[youtube=http://www.youtube.com/watch?v=sxWgS0XLVqw] We started watching Under Our Skin late last night thinking that we'd just see the first bit, but that wasn't happening. It was way too intense. I hadn't previously known that lyme disease was the world's fastest spreading epidemic, that it was eerily similar to syphilis, or that it effects the nervous system, or pretty much anything about lyme aside from a few of my friends having contracted it (this includes one friend who did not have the lyme rash or other associated symptoms).
Under Our Skin exposes the political controversies surrounding the diagnosis and treatment of chronic lyme disease. The film implicates the relationship between research universities, insurance companies, and pharmaceutical companies in influencing the decision of the Infectious Diseases Society of America's (IDSA) rulings on appropriate treatment of lyme. The IDSA contends that chronic lyme disease does not exist, and therefore its (expensive for insurer's) treatment is unnecessary. Compounding the problem that lyme disease is so often misdiagnosed or perceived as being psychosomatic, it means that there are thousands upon thousands of people with a common and progressively debilitating disease who are consistently uninformed, mistreated, and untreated.

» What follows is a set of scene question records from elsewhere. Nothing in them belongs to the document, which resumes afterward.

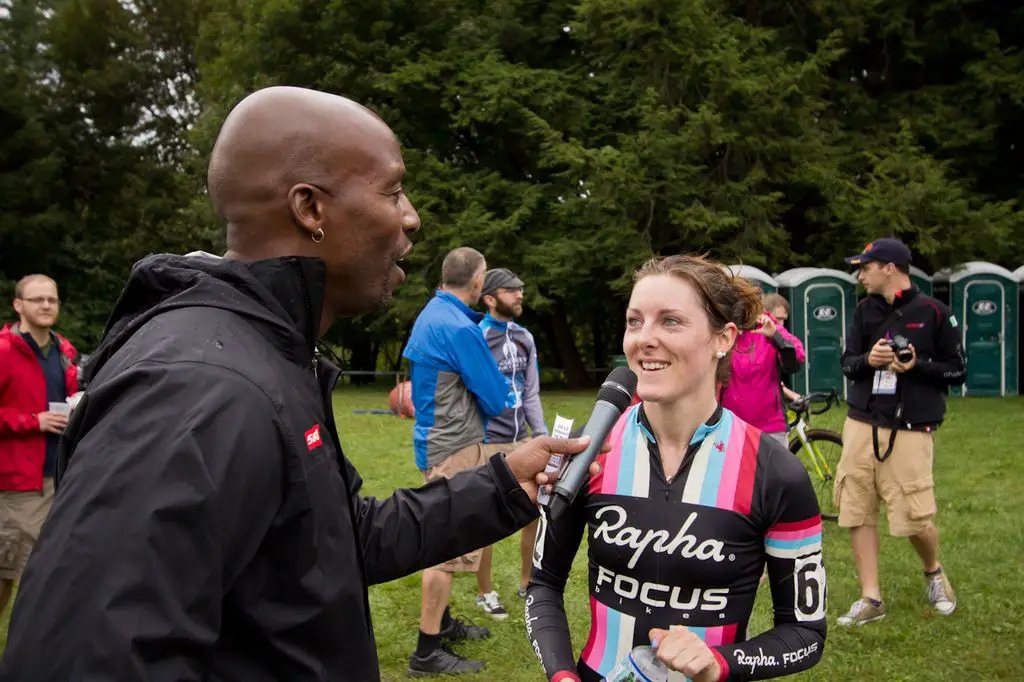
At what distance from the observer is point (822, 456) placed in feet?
31.6

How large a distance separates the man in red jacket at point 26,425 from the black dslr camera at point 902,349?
557 cm

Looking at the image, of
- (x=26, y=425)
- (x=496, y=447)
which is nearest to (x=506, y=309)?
(x=496, y=447)

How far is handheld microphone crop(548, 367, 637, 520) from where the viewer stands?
7.93 ft

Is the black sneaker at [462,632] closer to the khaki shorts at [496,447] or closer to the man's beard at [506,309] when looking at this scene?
the khaki shorts at [496,447]

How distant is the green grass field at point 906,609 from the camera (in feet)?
18.7

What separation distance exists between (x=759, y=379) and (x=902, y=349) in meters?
1.36

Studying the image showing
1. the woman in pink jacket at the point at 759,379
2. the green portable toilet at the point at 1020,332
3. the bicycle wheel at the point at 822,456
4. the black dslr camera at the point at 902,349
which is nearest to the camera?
the black dslr camera at the point at 902,349

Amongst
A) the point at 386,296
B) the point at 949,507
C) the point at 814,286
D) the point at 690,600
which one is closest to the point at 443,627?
the point at 690,600

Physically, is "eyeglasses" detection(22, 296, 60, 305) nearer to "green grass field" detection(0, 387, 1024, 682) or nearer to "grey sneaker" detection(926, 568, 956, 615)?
"green grass field" detection(0, 387, 1024, 682)

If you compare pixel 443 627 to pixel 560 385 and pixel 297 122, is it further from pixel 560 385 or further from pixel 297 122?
pixel 560 385

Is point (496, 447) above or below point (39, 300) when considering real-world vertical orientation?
below

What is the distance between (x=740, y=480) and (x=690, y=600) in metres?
0.39

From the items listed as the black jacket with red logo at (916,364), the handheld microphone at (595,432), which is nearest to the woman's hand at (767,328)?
the black jacket with red logo at (916,364)

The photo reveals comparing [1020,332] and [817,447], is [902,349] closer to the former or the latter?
[817,447]
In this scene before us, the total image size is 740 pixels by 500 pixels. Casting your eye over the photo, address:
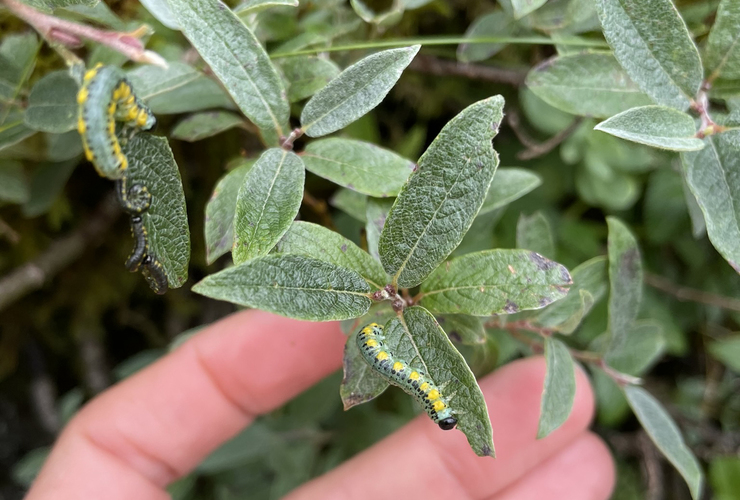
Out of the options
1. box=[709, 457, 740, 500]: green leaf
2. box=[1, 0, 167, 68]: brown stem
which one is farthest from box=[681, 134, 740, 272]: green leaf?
box=[709, 457, 740, 500]: green leaf

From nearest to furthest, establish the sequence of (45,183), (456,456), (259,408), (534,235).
Answer: (534,235)
(45,183)
(456,456)
(259,408)

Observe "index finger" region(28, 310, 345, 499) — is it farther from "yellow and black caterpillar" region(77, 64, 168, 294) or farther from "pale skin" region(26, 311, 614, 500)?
"yellow and black caterpillar" region(77, 64, 168, 294)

One thing that stood out for me in the film is the role that lyme can play in pregnancy and birth. Lyme disease can be transferred from the mother transplacentally to the fetus, potentially leading to miscarriage, birth defects, and chronic progressive lyme in a child, leading me to wonder whether testing for lyme wouldn't be a possible approach for women who have had successive miscarriages, particularly in high-lyme regions.